ЗАДАНИЯ:
A - Определите, соответствуют ли тексту о коммунизме в Америке утверждения (i), (ii) и (iii). Для каждого ответьте «да» или «нет» и приведите решающие слова текста в точной цитате.
(i) Энгельс назвал шейкеров первыми людьми, создавшими общество на основе общности благ.
(ii) Йомены добивались высокого налогообложения.
(iii) Требования популистского движения ограничивались земельной реформой.
B - Переведите на английский язык предложение из текста о коммунизме в Америке: «Социализм имеет подлинно коренную почву в Америке, еще до возникновения рабочего движения».
C - Чьи утопические теории текст о коммунизме в Америке называет источником вдохновения для европейской социалистической идеологии наряду с сообществами первых поселенцев?
─── ТЕКСТ ДЛЯ ЧТЕНИЯ ───
ЧАСТЬ ВТОРАЯ – ИСТОРИЧЕСКАЯ

«Красная Искра»: В России довольно мало известно о коммунистическом движении в США. Мы, конечно, читали Теодора Драйзера, Джека Лондона, знаем о Юджине Дебсе, но, пожалуй, это и все. Расскажи подробнее о том, как оно зарождалось и развивалось?

Haz: Коммунизм имеет очень долгую историю в Америке, начиная с первых пилигримов, поселившихся на восточном побережье. Маркс и Энгельс считали социалистическими различные утопические, общинные и религиозные сообщества первых американских поселенцев вплоть до 19 века — и эти сообщества послужили источником вдохновения для европейской социалистической идеологии, наряду с утопическими теориями Сен-Симона и Шарля Фурье. По словам Энгельса:

«Первыми людьми, создавшими общество на основе общности благ в Америке, да и во всем мире, были так называемые шейкеры».

Как ни странно, Америка известна как страна капитализма, но ее истоки не только коммунистические — сам европейский коммунизм имеет некоторые истоки в Америке.

Прибыв на землю с нулевыми цивилизационными, культурными или этнологическими корнями, американцы стремились построить совершенно новое общество с нуля. Такое начинание неизбежно является коммунистическим, поскольку с точки зрения любой чисто рациональной или даже религиозной позиции институт частной собственности и отношения, основанные на обмене и подчинении, не могут не казаться произвольными.

Этот тип коммунизма, однако, остается незрелым и слепым к материальной основе частной собственности — которая, следовательно, неизбежно возникает в любом случае. Помимо утопических экспериментов, массовая коммунистическая политика уже содержит ядро существования в движении американских мелких фермеров, или йоменов.

Йомены составили основу джексоновской демократии и ранних демократов-республиканцев, добиваясь ограниченного налогообложения, а также перераспределения земли. В конечном итоге это переросло в такие явления, как Союз фермеров, а затем в популистское движение, чьи требования в конечном итоге вышли за рамки простого требования земельной реформы (которая сама по себе является коммунистической по своей сути) и переросли в социалистические требования национализации общей инфраструктуры и разрушения трестов.

Социализм имеет подлинно коренную почву в Америке, еще до возникновения рабочего движения. Американская промышленная революция формирует окончательный контекст для протосоциалистических реалистических произведений таких великих авторов, как Джек Лондон, с которым я рад, что россияне знакомы (к сожалению, американские студенты больше не изучают Джека Лондона — вместо этого их учат читать о трансгендерах).
─── ИСХОДНЫЕ ДАННЫЕ ───
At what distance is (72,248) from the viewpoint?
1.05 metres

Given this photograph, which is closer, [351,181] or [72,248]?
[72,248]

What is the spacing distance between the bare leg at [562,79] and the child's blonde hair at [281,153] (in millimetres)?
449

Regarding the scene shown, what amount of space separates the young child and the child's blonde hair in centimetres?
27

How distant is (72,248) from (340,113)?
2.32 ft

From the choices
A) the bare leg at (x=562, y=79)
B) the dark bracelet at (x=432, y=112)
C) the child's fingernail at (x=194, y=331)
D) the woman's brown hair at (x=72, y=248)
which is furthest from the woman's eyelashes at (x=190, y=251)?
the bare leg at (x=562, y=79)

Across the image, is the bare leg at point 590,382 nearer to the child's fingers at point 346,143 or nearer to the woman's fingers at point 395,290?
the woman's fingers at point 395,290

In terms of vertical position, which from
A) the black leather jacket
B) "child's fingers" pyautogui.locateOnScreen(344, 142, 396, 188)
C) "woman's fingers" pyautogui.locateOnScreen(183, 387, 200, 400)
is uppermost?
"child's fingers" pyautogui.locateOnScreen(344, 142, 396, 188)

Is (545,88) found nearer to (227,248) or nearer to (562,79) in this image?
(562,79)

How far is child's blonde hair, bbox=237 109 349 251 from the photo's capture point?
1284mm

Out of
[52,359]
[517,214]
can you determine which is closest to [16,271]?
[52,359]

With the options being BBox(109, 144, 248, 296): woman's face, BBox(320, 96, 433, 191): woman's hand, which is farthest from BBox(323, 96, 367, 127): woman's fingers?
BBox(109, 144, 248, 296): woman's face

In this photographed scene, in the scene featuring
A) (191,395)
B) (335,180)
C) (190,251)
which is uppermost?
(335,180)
───
ОТВЕТЫ К УПРАЖНЕНИЮ:
A -
(i) Да: «Первыми людьми, создавшими общество на основе общности благ в Америке, да и во всем мире, были так называемые шейкеры».
(ii) Нет: «добиваясь ограниченного налогообложения».
(iii) Нет: «чьи требования в конечном итоге вышли за рамки простого требования земельной реформы».

B - Socialism has truly native roots in America, even before the rise of the labor movement.

C - Теории Сен-Симона и Шарля Фурье.